Özellikle kamu kaynaklarının doğru ve etkin kullanımı açısından son derece önemli olan bu durum, bir skandalın ötesine geçiyor; temelde sistemdeki denetim ve yönetim mekanizmalarının yetersizliğini de gözler önüne seriyor.
BİLSEM (Bilim ve Sanat Merkezleri) uygulama testlerinin sınav kapsamında olmadığına dair Milli Eğitim Bakanlığı'nın net bir görüşü olmasına rağmen, Diyarbakır'daki bazı yetkililerin bu gerçeği göz ardı ederek ek ders ücreti talep etmeleri, hem mevzuata hem de kamu vicdanına aykırı bir durumun ortaya çıkmasına sebep oldu.

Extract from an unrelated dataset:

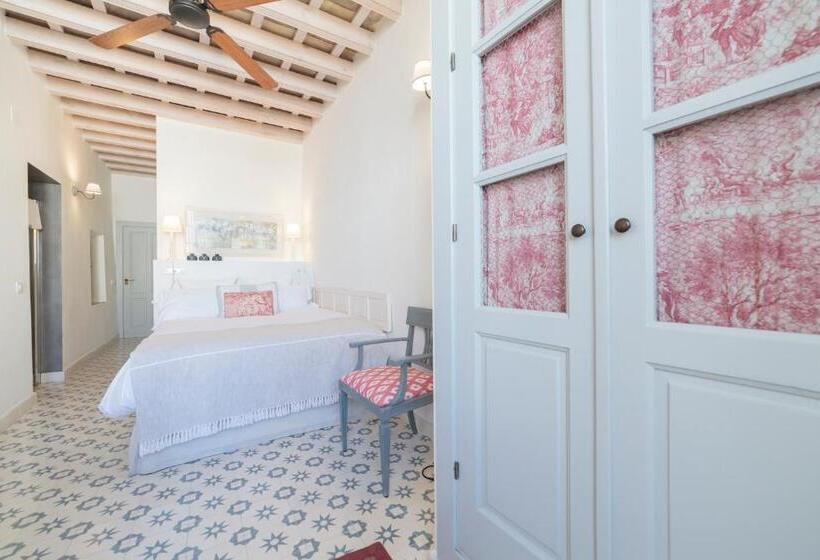 基本间, Casa Shelly Hospederia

Üstelik, bu skandalın sadece bir kez değil, birden fazla kez yaşandığı ve yetkililerin aynı hataları tekrarladığı da ortaya çıktı.
Şikayetler üzerine Milli Eğitim Bakanlığı Diyarbakır’a 2 Başmüfettiş gönderdi.

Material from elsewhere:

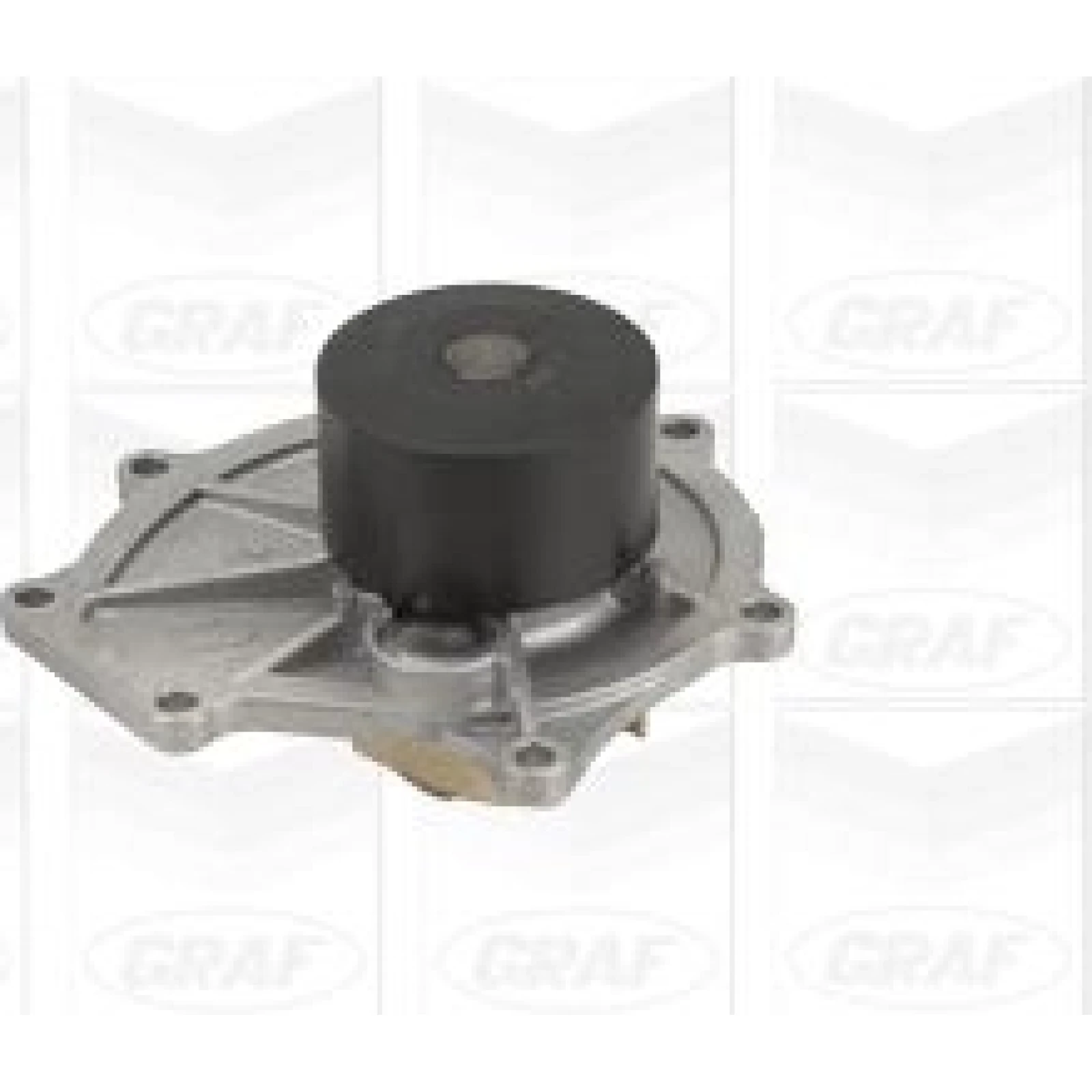 PA 884 Wasserpumpe PA884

Milli Eğitim Bakanlığı'nın başmüfettişler göndererek harekete geçmesi olumlu bir adım olsa da, bu tarz olayların önceden önlenmesi ve gerektiğinde hızlı ve etkin müdahale edilmesi için daha sağlam bir denetim mekanizmasının oluşturulması gereklidir.
Skandalın boyutları henüz tam olarak ortaya çıkmış değil.

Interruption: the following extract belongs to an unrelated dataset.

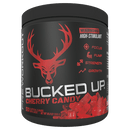 Bucked Up | Pre Workout | 30 Serving | Original Formula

Diyarbakır Milli Eğitim Müdürünün, tek bir günde hem BİLSEM uygulama testlerinde hem de motorlu taşıt sürücü kursu direksiyon sınavında görevli olarak belirlenmesi ise ayrı bir skandal.
Bu durum, görev dağılımında ciddi bir plansızlığın ve belirsizliğin olduğunu göstermektedir.
Ayrıca, böylesi kritik görevlerin aynı kişiye tek bir günde verilmesi, görevin ciddiyeti açısından da sorgulanması gereken bir durum.
Bu skandalın sadece Diyarbakır ile sınırlı olmadığı da unutulmamalı. Diyarbakır'daki bu skandal, eğitim sistemindeki yönetim ve denetim eksikliklerini bir kez daha gözler önüne sermiştir.
Bu tür olayların tekrarlanmaması ve kamu kaynaklarının doğru şekilde kullanılması için daha etkin bir yönetim anlayışı ve denetim mekanizmalarının hayata geçirilmesi gerekmektedir.
Aksi halde, benzer skandalların yaşanma ihtimali her zaman devam edecektir.